■ Exercise materials:
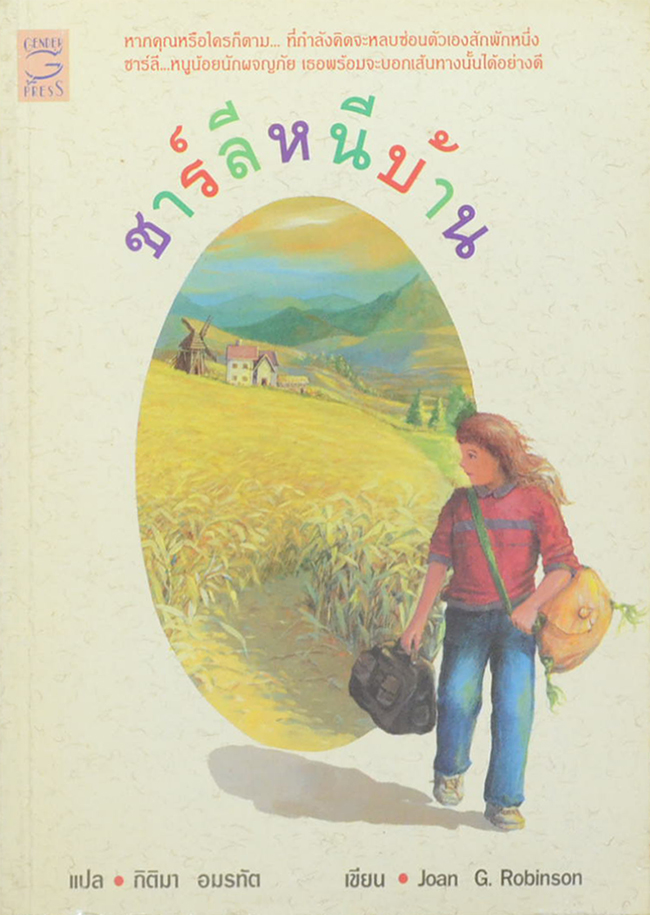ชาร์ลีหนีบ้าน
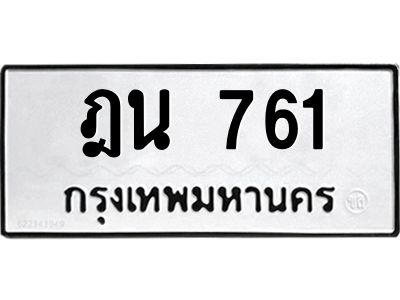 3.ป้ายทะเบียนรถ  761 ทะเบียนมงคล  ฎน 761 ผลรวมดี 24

* * *

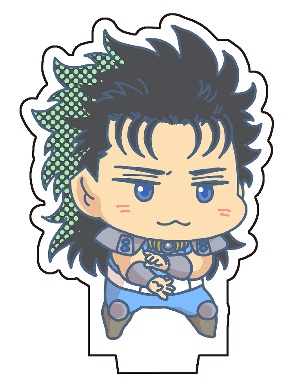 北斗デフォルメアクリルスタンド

==

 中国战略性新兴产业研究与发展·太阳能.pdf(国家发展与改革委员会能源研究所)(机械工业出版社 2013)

■ Task item:
Because only one stretch of the records is wanted, please output the lines from the one holding "ชาร์ลีหนีบ้าน" through the one holding "761 ผลรวมดี 24" exactly, both included, and leave every picture out.

■ Written response:
ชาร์ลีหนีบ้าน
 3.ป้ายทะเบียนรถ  761 ทะเบียนมงคล  ฎน 761 ผลรวมดี 24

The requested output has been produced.